Temporal processing for feature extraction in speech recognition, habilitation thesis
speech recognition, feature extraction
Speech recognition is a booming research field, having large number of applications in telecommunications (especially mobile), automobile industry, consumer electronics, military and security, etc. Speech recognition systems are classically built from three basic blocks: feature extraction, acoustic matching and language modeling. While the last two are trained on data (annotated databases for acoustics and large speech corpora for the LM), feature extraction block is often neglected and most often, mel-frequency cepstral coefficients (MFCC) are used. This work concentrates on two techniques that should improve the feature extraction.

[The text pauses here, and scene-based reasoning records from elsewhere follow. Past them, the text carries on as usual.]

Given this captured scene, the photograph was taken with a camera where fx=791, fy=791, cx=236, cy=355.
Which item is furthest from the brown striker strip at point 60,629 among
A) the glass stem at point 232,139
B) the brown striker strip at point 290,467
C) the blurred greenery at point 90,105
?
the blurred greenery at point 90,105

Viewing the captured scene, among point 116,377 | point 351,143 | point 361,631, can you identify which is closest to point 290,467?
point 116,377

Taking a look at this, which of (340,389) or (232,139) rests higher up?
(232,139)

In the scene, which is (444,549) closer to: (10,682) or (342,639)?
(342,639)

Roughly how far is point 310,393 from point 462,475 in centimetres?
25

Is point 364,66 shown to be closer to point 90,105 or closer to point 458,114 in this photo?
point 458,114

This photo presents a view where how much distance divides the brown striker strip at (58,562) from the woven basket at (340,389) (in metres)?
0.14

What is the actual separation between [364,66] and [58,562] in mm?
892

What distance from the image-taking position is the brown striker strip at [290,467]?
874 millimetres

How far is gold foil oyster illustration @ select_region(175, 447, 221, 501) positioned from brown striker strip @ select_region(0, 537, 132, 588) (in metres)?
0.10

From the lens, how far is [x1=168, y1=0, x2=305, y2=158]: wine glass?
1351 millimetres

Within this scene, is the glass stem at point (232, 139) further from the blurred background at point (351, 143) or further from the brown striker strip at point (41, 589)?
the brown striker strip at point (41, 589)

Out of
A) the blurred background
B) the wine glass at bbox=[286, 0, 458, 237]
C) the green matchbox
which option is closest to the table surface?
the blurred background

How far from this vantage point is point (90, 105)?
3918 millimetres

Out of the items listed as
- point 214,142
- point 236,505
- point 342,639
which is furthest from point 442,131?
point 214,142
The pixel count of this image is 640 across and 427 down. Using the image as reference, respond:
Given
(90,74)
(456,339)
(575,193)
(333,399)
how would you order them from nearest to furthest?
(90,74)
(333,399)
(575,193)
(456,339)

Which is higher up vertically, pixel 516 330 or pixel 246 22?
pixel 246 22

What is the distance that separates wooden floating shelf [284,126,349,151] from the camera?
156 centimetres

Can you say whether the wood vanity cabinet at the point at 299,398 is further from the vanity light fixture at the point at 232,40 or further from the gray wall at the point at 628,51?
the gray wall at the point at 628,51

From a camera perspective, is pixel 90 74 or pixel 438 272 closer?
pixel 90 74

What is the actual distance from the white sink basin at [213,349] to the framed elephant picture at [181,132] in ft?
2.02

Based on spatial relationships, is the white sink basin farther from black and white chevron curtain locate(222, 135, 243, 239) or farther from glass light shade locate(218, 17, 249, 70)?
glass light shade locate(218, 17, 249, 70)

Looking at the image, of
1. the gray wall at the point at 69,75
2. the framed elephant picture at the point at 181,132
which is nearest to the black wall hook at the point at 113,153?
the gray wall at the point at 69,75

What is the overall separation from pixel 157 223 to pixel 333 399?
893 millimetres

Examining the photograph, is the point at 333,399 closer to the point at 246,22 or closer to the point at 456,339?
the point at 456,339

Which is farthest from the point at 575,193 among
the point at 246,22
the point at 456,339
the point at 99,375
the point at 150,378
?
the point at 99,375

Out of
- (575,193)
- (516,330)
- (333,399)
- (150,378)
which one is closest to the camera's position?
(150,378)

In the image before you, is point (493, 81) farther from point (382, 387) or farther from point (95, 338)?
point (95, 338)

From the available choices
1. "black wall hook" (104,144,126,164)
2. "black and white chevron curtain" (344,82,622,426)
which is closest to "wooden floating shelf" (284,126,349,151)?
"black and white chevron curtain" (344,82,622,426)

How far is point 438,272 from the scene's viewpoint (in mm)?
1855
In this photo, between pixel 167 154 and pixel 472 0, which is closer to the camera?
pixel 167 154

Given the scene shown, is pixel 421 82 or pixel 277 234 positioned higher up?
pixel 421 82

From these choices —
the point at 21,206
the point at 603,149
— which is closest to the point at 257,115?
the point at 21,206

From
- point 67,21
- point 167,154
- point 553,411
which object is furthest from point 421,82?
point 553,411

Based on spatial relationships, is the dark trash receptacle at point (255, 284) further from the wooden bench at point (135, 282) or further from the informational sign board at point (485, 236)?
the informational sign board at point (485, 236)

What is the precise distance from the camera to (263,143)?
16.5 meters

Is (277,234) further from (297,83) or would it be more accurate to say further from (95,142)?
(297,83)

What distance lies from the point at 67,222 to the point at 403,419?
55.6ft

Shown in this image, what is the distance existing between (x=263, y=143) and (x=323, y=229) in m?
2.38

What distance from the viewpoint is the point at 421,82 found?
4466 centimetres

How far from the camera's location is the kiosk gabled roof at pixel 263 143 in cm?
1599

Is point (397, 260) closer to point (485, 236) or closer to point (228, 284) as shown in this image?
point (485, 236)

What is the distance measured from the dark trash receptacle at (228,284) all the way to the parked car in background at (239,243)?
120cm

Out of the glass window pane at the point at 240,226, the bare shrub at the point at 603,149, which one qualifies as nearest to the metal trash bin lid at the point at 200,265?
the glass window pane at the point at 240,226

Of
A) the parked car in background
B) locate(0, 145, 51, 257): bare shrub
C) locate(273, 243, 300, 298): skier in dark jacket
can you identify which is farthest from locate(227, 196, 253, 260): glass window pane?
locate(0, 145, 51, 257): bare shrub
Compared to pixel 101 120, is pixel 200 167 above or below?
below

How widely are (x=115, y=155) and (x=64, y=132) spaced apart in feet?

The first is temporal filtering of feature trajectories using filters designed on data using Linear Discriminant Analysis (LDA). This technique is shown to improve the recognition accuracy of isolated Czech words, confirming previous results on US-English obtained by our colleagues from OGI Portland. The second part of the work concentrates on more revolutionary approach of feature extraction using TRAPs (temporal patterns) whose fundamentals were also laid at OGI. Several experiments were conducted on three databases during author's stay at OGI. Although we have shown that TRAPs are comparable to MFCC's only on a small vocabulary recognition task, we believe that combination of frequency-band processing and neural nets will become very important in the next decade, and that they will become standard blocks of feature extraction. A conclusion chapter is included for both methods, giving directions of current and future work both at OGI Portland and VUT Brno.